### Dataset excerpts
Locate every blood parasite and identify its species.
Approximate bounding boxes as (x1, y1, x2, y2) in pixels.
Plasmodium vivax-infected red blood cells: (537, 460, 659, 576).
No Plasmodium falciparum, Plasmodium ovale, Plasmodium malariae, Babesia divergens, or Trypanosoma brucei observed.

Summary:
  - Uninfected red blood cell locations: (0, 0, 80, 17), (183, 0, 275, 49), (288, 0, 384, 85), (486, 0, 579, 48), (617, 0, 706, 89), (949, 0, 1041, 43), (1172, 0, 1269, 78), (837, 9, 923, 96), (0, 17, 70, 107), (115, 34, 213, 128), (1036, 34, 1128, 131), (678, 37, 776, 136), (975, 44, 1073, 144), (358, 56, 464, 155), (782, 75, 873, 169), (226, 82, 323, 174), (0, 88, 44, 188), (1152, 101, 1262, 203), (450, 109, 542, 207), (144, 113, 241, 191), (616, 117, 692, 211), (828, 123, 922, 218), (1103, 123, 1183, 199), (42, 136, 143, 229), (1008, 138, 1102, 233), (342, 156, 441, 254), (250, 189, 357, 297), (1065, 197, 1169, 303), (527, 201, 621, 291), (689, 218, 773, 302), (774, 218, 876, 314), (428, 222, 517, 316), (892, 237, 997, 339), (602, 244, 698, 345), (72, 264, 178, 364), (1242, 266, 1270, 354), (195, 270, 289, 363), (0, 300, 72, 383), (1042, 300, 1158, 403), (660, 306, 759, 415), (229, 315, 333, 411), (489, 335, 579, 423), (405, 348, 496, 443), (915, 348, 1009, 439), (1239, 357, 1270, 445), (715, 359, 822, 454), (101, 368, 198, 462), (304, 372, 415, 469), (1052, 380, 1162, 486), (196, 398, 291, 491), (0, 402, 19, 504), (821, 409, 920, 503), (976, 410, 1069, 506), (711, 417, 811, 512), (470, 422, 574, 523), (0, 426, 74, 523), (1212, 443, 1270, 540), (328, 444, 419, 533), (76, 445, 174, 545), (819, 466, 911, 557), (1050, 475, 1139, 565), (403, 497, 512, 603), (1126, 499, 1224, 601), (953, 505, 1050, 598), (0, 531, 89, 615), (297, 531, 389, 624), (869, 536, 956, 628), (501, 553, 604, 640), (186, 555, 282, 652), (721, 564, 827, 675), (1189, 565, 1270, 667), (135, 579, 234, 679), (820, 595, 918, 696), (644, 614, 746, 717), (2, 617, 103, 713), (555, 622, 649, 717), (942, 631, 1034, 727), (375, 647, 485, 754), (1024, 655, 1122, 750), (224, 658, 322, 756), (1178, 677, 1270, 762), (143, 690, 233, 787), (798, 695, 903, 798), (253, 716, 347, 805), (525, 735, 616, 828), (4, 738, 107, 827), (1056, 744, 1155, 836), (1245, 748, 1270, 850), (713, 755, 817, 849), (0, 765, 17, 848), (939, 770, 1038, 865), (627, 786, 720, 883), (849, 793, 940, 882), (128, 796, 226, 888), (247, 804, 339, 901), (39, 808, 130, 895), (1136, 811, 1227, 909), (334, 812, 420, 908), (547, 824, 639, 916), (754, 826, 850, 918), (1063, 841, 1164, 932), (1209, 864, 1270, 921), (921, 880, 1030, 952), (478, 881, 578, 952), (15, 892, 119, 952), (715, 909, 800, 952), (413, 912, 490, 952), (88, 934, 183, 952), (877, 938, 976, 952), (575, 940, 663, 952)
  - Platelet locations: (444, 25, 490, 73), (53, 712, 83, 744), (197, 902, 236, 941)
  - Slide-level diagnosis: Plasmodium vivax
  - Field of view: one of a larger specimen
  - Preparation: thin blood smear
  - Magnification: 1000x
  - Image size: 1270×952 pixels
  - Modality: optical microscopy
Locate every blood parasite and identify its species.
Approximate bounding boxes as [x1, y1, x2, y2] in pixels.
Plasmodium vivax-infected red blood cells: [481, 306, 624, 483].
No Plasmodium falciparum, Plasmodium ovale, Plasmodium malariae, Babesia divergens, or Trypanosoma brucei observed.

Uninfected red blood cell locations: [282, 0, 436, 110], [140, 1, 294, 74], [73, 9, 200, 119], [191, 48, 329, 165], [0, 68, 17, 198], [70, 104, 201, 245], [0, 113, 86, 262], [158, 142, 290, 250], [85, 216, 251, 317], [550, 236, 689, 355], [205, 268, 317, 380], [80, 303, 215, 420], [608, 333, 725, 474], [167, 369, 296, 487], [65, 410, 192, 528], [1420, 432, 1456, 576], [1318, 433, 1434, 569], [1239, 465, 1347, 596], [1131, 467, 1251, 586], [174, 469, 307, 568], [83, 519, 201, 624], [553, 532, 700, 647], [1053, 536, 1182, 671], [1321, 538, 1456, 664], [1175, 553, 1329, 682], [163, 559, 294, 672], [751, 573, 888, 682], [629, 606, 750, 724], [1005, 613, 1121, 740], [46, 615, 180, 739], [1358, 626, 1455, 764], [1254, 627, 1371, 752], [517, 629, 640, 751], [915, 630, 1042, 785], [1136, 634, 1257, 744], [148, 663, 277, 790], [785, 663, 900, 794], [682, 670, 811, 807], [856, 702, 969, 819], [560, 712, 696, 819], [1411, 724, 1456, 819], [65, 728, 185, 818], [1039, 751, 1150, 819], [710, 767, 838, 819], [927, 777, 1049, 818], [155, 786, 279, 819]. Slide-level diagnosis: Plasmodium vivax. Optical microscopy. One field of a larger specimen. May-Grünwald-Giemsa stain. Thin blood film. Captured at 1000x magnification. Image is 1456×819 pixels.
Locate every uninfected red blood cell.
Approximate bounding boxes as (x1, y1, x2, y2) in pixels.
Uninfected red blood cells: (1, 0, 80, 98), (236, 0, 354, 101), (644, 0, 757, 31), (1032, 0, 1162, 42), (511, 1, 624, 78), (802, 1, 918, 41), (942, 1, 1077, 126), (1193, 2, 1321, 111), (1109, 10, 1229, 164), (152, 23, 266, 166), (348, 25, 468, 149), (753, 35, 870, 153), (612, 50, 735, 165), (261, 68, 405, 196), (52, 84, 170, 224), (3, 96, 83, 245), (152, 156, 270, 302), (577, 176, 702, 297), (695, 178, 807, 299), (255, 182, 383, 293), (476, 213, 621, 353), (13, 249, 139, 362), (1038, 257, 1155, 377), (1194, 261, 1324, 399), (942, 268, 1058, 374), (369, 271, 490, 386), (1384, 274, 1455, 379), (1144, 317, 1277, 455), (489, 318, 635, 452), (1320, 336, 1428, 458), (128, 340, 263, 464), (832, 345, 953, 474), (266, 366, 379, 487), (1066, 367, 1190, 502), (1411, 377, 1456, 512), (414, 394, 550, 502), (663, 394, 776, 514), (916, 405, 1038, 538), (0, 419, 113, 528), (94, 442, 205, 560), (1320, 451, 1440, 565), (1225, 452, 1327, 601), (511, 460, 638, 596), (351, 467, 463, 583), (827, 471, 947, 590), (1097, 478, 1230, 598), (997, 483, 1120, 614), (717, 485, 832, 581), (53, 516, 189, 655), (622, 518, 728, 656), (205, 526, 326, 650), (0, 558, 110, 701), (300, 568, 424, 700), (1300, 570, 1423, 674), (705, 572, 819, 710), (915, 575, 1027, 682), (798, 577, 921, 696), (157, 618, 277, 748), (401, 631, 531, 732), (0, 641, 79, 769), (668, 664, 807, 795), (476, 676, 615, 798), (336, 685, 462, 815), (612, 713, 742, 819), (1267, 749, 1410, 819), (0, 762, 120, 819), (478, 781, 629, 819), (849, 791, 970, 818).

### Your instructions
Lines to set down from above: the line with "- Preparation: thin blood smear", the line with "Plasmodium vivax-infected red blood cells: [481, 306, 624, 483].", and every line between, each exactly as written.

### Solution to the exercise
  - Preparation: thin blood smear
  - Magnification: 1000x
  - Image size: 1270×952 pixels
  - Modality: optical microscopy
Locate every blood parasite and identify its species.
Approximate bounding boxes as [x1, y1, x2, y2] in pixels.
Plasmodium vivax-infected red blood cells: [481, 306, 624, 483].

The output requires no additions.